The species occupies a variety of substrates, though it is primarily corticolous (growing on bark). It shows a preference for hypertrophicated (nutrient-enriched) bases of trees with neutral to basic bark, such as Populus (poplar), Salix (willow), and Ulmus (elm). It also colonizes trees with neutral to slightly acidic bark, including Frangula alnus (alder buckthorn) and Quercus robur (pedunculate oak). While primarily found on living trees, lignicolous (growing on wood), terricolous (growing on soil), and saxicolous (growing on rock) collections have also been documented. The lichen typically grows in partially shaded habitats.

In Sweden, it has been found in two ecologically distinct sites.

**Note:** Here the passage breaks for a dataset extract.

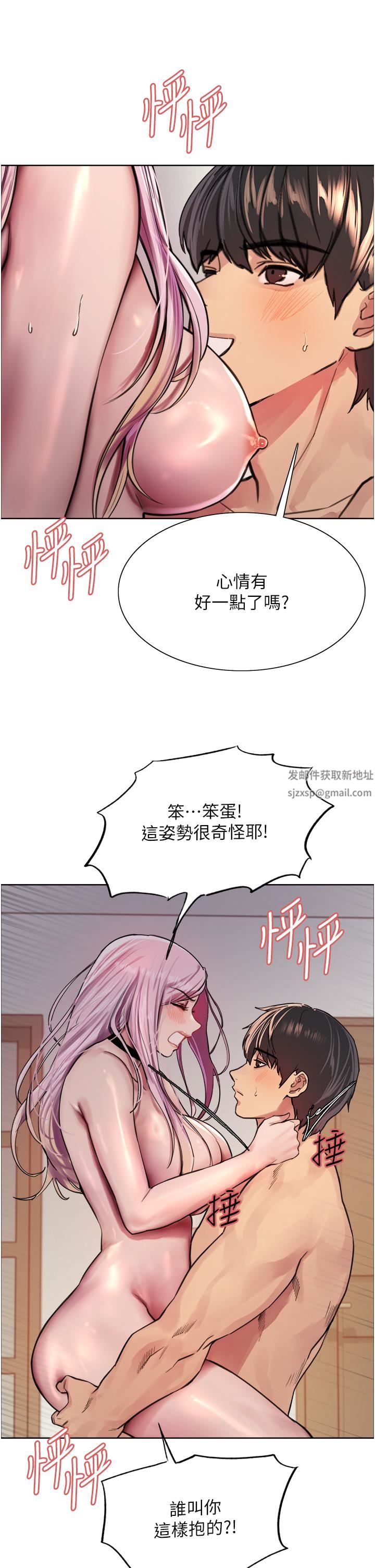 《色轮眼》漫画最新章节第40话 - 朱废，我喜欢你…!!免费下拉式在线观看章节第【36】张图片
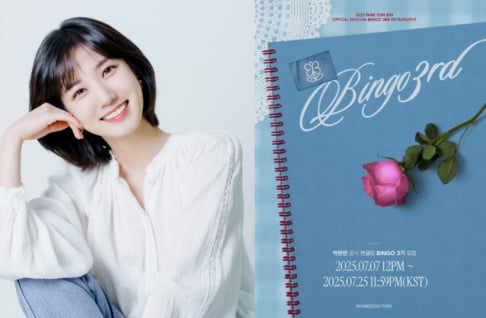 Park Eun Bin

The first find was made in a churchyard surrounded by houses in an otherwise open, agricultural landscape, where it occurred in fair quantity and sparingly fertile on a young, planted Ulmus. The second find was made in the northern outskirts of the town of Lund, in public plantations with a variety of shrubs where the ground had been covered by a black fabric of non-woven polypropylene to prevent weeds from establishing. This fabric was colonized by a variety of lichens, with Bacidina adastra being most abundant on moderately shaded slopes. At this site, other lichens growing with B. adastra included Agonimia globulifera, Bacidina chloroticula, and Peltigera didactyla.

The species has been observed as a host for the lichenicolous fungus Paranectria oropensis, suggesting a specific ecological relationship between these organisms. This parasitic association has been noted repeatedly, with P. oropensis showing an apparent preferential relationship with B. adastra.